While our data do not provide statistical confidence that 50% of all COI− subjects will exhibit functional impairment, as this proportion has inherent scatter that must be measured through several replicates across different player populations, we nevertheless observed that 4 of the original 23 volunteer subjects, about 17%, were COI−/FOI+, which is still a sufficiently large proportion to raise concern. Further, the use of our method for identifying COI−/FOI+ players based on decreases in ImPACT scores, indicates that 12 of the 23 non-concussed contact sport athletes studied by Beckwith et al.41 would be considered COI−/FOI+. This substantiates the proportion we have observed, and indicates that the actual proportion of functional impairment among players who do not exhibit signs of concussion (i.e., COI− players) may indeed be quite high. It should also be noted that there is expected to be considerable variation in neurological response based on player size, speed, skill level, position, and technique, as well as field conditions and level of competition. Consequently, additional studies are needed to elucidate the effects of these parameters and further generalize the results.

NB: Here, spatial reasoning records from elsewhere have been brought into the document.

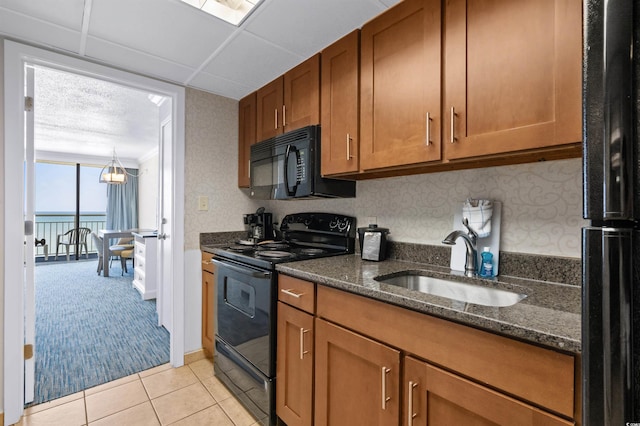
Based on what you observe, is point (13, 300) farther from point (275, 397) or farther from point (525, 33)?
point (525, 33)

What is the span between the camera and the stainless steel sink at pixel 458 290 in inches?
48.0

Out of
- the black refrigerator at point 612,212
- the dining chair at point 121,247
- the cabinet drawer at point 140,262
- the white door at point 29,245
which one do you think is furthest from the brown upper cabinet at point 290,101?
the dining chair at point 121,247

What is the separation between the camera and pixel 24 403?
177 cm

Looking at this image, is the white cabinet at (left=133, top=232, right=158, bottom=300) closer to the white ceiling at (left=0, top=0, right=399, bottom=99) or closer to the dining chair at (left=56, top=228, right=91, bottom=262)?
the white ceiling at (left=0, top=0, right=399, bottom=99)

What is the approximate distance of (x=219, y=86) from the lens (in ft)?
7.72

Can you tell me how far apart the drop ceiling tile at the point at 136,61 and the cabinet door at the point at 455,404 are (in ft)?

It is suspected that the COI−/FOI+ group comprises players who experienced neurological trauma arising from repeated, sub-concussive head-collision events, each of which likely produces sub-clinical stress on neural tissue.42 In this case, the players failed to accrue sufficient short-term damage to integrative neural systems that they exhibited externally observable symptoms. As such, these players continued to participate in practices and games throughout the season, with neurocognitive and neurophysiological impairments persisting over time (Fig. 3), but never exhibiting symptoms that would trigger evaluation by a healthcare professional. These players not only may be representative of the group associated with “unreported” concussions, but are also likely to meet the criterion of McKee and associates,12 whereby having received repetitive, sub-concussive blows to the head, they may have an increased likelihood of long-term neurodegeneration.8,42

Of particular interest, this functionally (but not clinically) impaired group was primarily comprised of linemen, who experience helmet-to-helmet contact on nearly every play from scrimmage, often to the top front of the head. This finding of degraded neurological performance in the absence of classical symptoms of concussion is consistent with prior observations of CTE in the absence of a commensurate history of concussion in two ex-NFL offensive linemen and a defensive back.9,10 Given the dire outcomes observed as a consequence of CTE, and given that such a functional observation suggests that present clinical practice does not succeed in detecting the neurological deficits in these individuals, it is important that we develop a means to detect when such injury occurs, or perhaps more importantly, to predict and prevent injuries of this nature.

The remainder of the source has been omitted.